Brides used to be sold (see previous blog entry--thus the reference here.)
Some of my family and friends are concerned about my interest in prostitutes as maybe being not quite, umm, healthy. But, good grief, they’ve been with us for a long time. Shortly after the population increased (post-Garden of Eden), we find reference to “harlots” in the Old Testament.
Sex for sale. Old, old story still being retold today.
We even have a family story about it. My maternal grandmother died when my mother was five, and the family was split up for a while. Then Grandpa married Lily1 (Lily2 was the stuff of horror tales, but Lily 1 was a good guy except for one little thing!)
This was the teeth of the depression in one of the most depressed states even in good times: West Virginia. Grandpa married Lily1 and brought the family back together, and purportedly, she was a good stepmother, keeping the passle of kids clean and fed. But money was always tight. Grandpa worked nights in the mines. And that’s when Lily1 worked, too. Oh, dear. Grandpa divorced her, a really big deal in those times, and the family was dispersed again.
But, I’ve always had sympathy for Lily1. I wish I could have met her because she was clearly a pragmatist. A girl’s got to do what a girl’s got to do for survival of her new family. I even admire her, but perhaps I shouldn’t go so far.
So when I came across the name of Dolly Arthur (Arthur being my maiden name), I was intrigued. Here was a contemporary of Lily1. And do both sides of my family include sporting women?
Well, I don’t know. I haven’t seen her on any branches of the family tree, but it could be. Even if not true, I’ve done some reading up on old Dolly. For some reason Blogger won't let me upload a picture, but you can Google her. She was quite the looker!
Born in Idaho in 1888 as Thelma Dolly Copeland, Dolly knew she couldn’t make the same money from serving men in a restaurant as she could if she served them relative to their baser tastes. She left Vancouver, where she was working at the time, and headed for Ketchikan, AL in 1919 where she opened her establishment catering to fishermen, loggers, miners, and town residents. Interestingly, at the time, drinking was illegal in Ketchikan but prostitution was not.

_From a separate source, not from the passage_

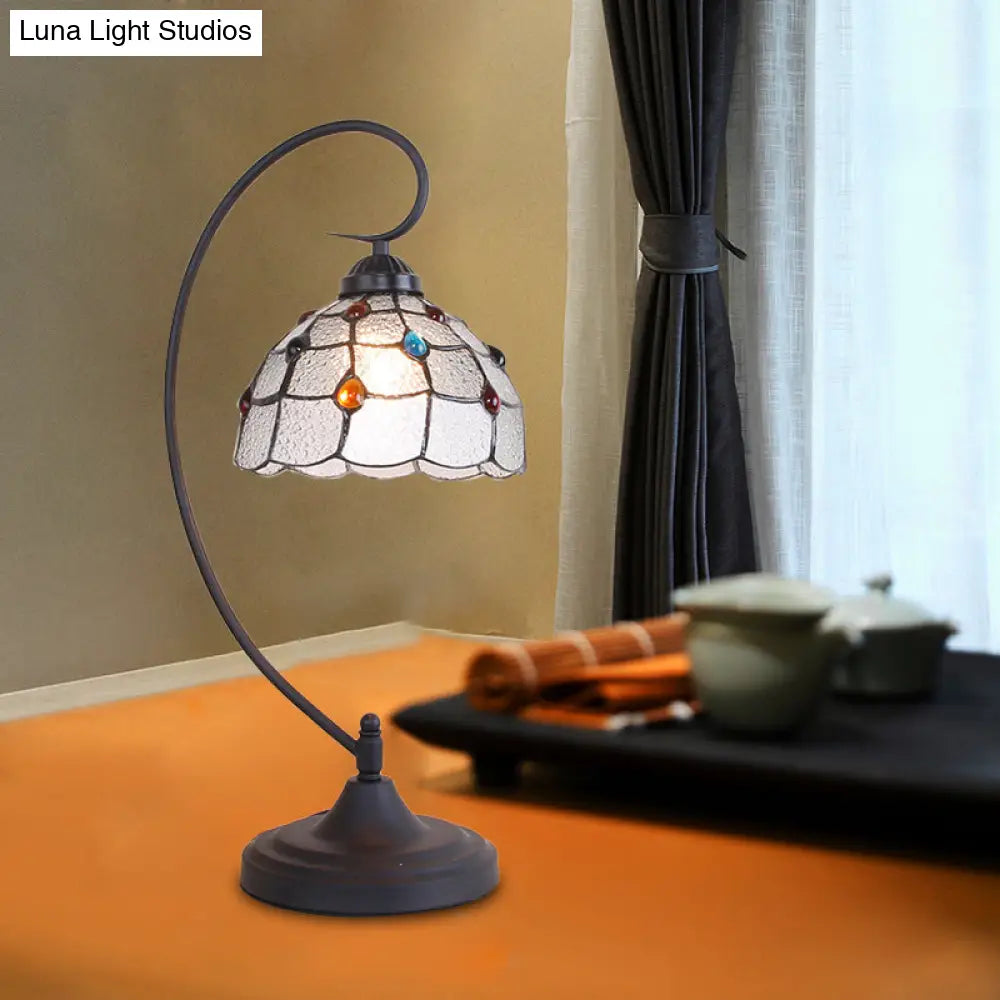 Beige/White and Silver Glass Night Lamp with Victorian Style Curvy Arm - Elegant Black Lattice Bowl Design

Dolly’s place, and Dolly herself, was known for providing companionship, not just sex, in an isolated area with far fewer women than men. And men paid well for both. She charged $2 for each, and she is said to have made $100 a day--a huge amount at that time.
In keeping with the location, Dolly’s house wasn’t an elaborate Victorian affair such as you might equate with San Francisco. Her furnishings were simple and durable rather than ornate.

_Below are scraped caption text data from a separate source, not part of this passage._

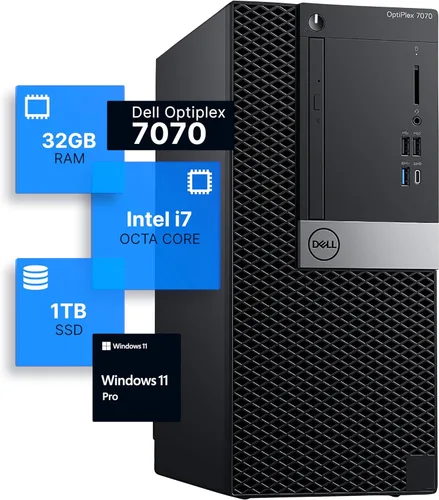 Vista 7 de Dell Optiplex 7070 - Computadora de escritorio en torre Intel i7-9700 (3.4) 16 GB DDR4 RAM 500 GB SSD estado sólido Windows 11 Pro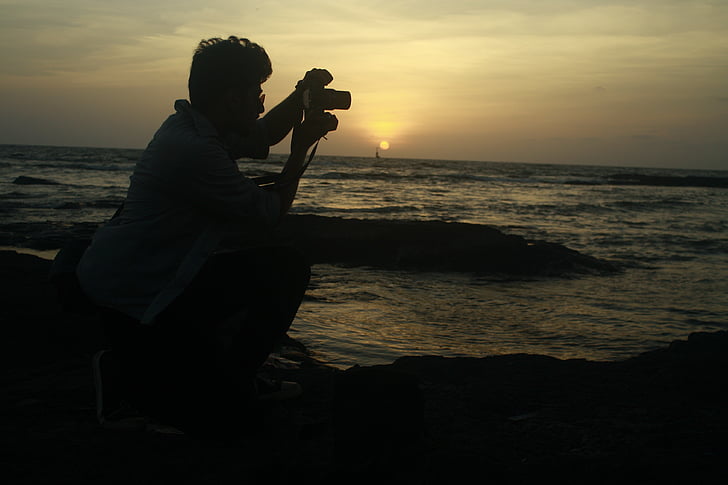 vand, natur, fotografi, fotografering, Sunset, havet, kamera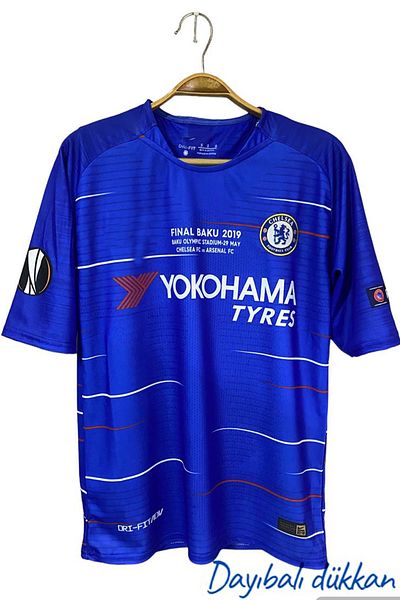 DAYIBALI DÜKKAN Dayibali Che Eden Hazard 2019/20 Blue Short Sleeve Europa League Final Jersey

Dolly had a long-standing relationship with a man who wandered in and out of her life over the course of 26 years. She knew he was unfaithful (wasn’t she?), but she could always count on him coming back. You can still see Dolly’s house at 24 Creek Street, which is now a museum. When she died at age 87 (in 1975), big West Coast papers carried her obituary in tribute to one of the real pioneers of the Pacific Northwest. She was quite a gal. And not that much older than Lily1. Circumstances and location make all the difference.
Is this fascination with prostitutes was where Streetwalker came from? Could be. Could be.